- [Your task] Copy down every line of the listing below word for word, leaving the pictures out of your answer.

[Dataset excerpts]
────────────────────────────────────────

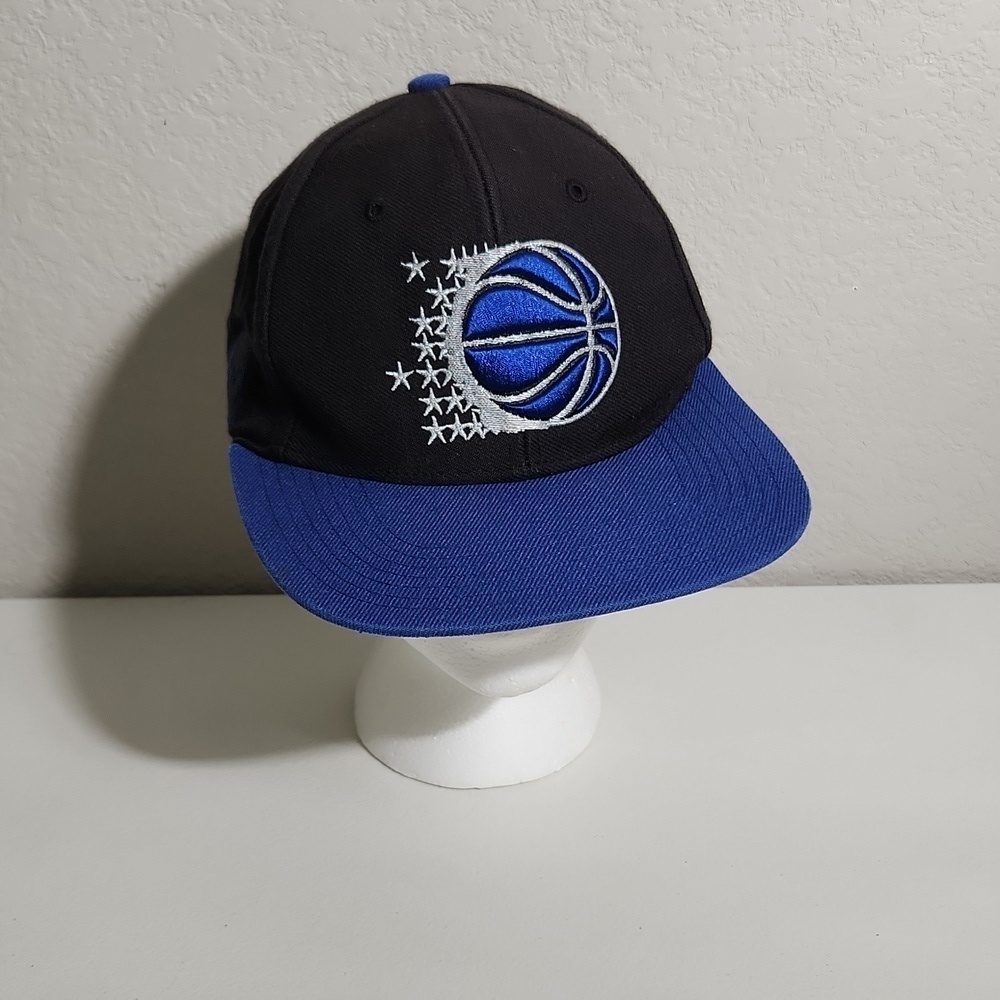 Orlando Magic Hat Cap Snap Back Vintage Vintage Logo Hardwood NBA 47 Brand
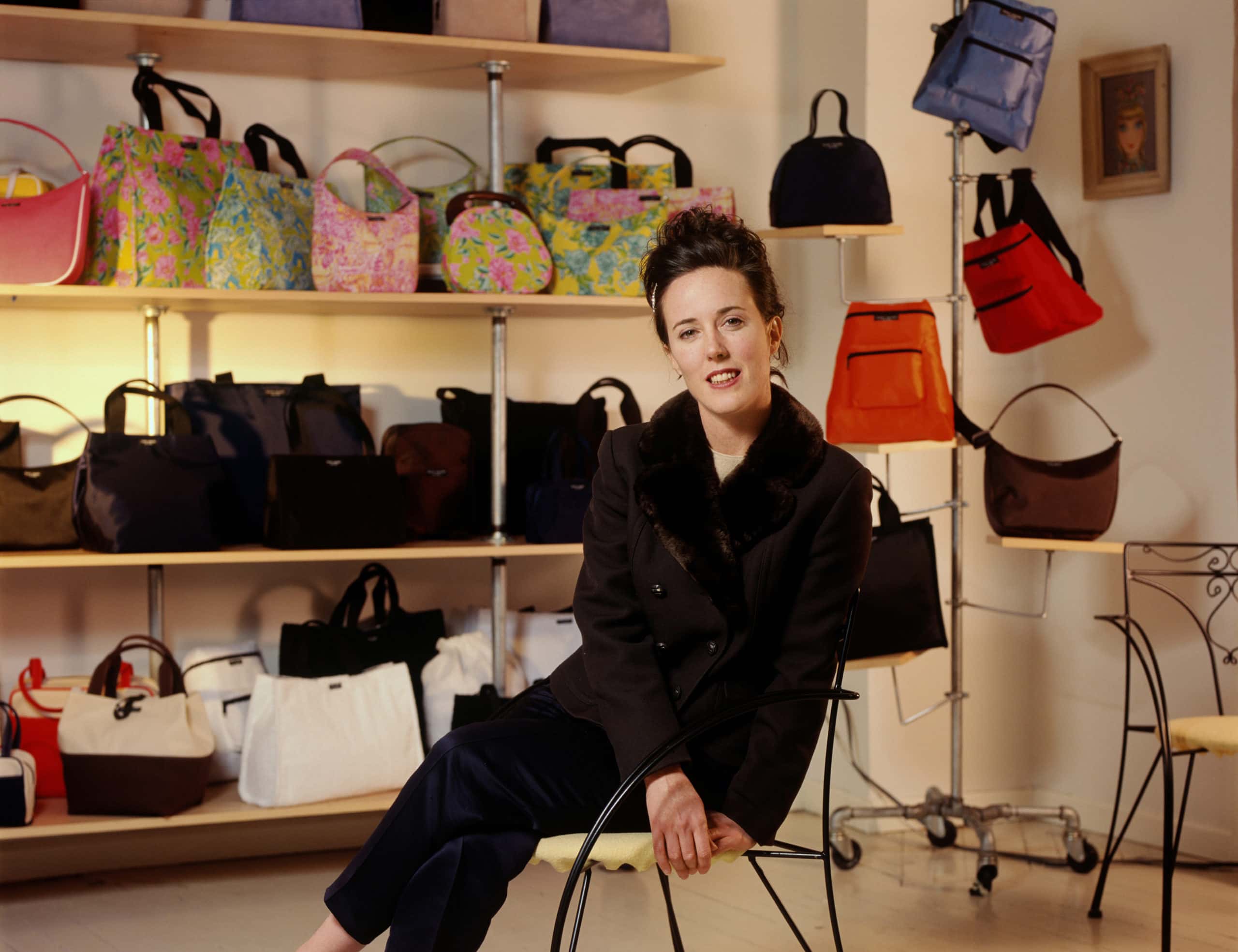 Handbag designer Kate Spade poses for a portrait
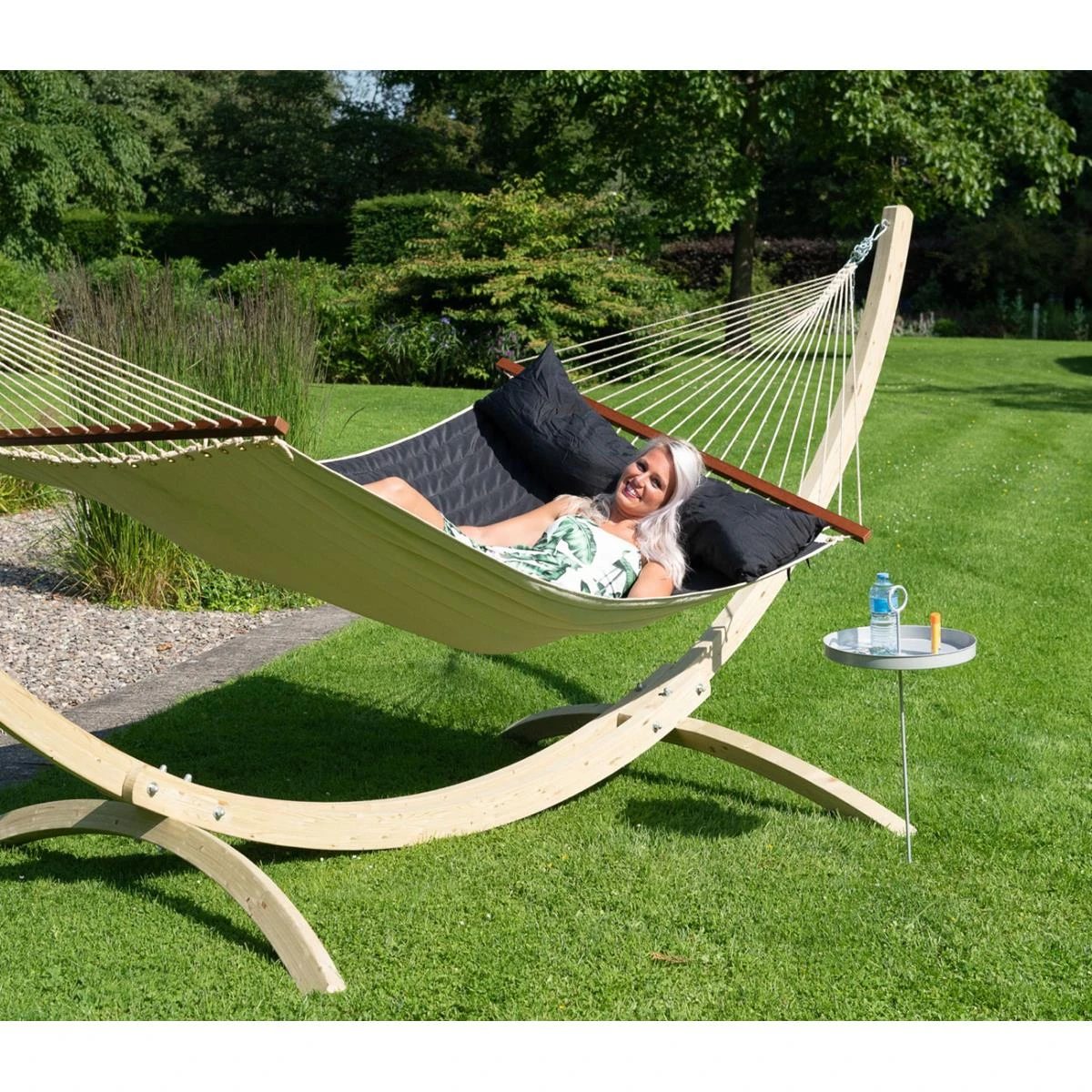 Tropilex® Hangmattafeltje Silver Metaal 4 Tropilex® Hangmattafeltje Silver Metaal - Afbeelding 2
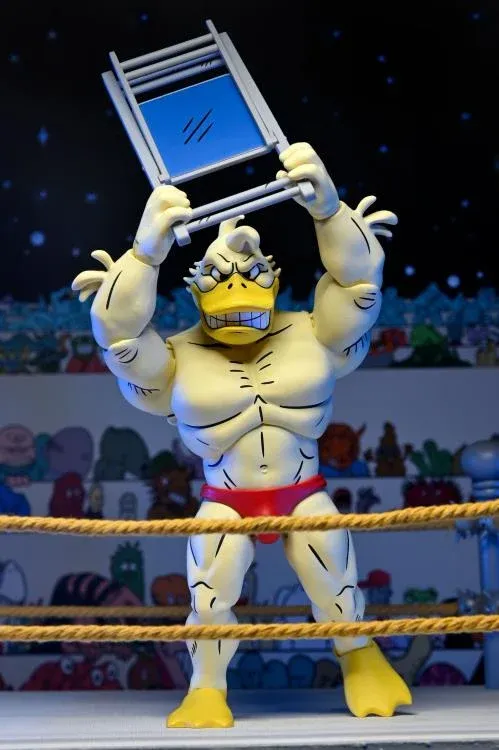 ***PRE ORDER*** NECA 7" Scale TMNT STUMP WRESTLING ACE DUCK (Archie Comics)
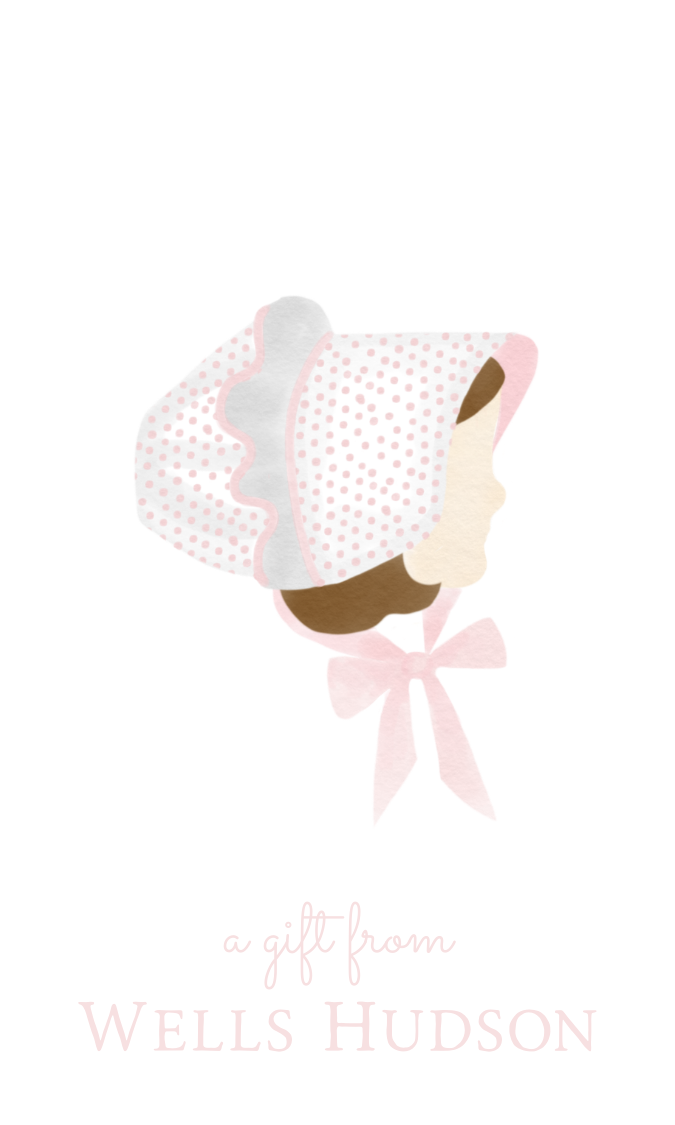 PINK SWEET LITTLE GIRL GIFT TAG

────────────────────────────────────────

- [Output for this exercise]
 Orlando Magic Hat Cap Snap Back Vintage Vintage Logo Hardwood NBA 47 Brand
 Handbag designer Kate Spade poses for a portrait
 Tropilex® Hangmattafeltje Silver Metaal 4 Tropilex® Hangmattafeltje Silver Metaal - Afbeelding 2
 ***PRE ORDER*** NECA 7" Scale TMNT STUMP WRESTLING ACE DUCK (Archie Comics)
 PINK SWEET LITTLE GIRL GIFT TAG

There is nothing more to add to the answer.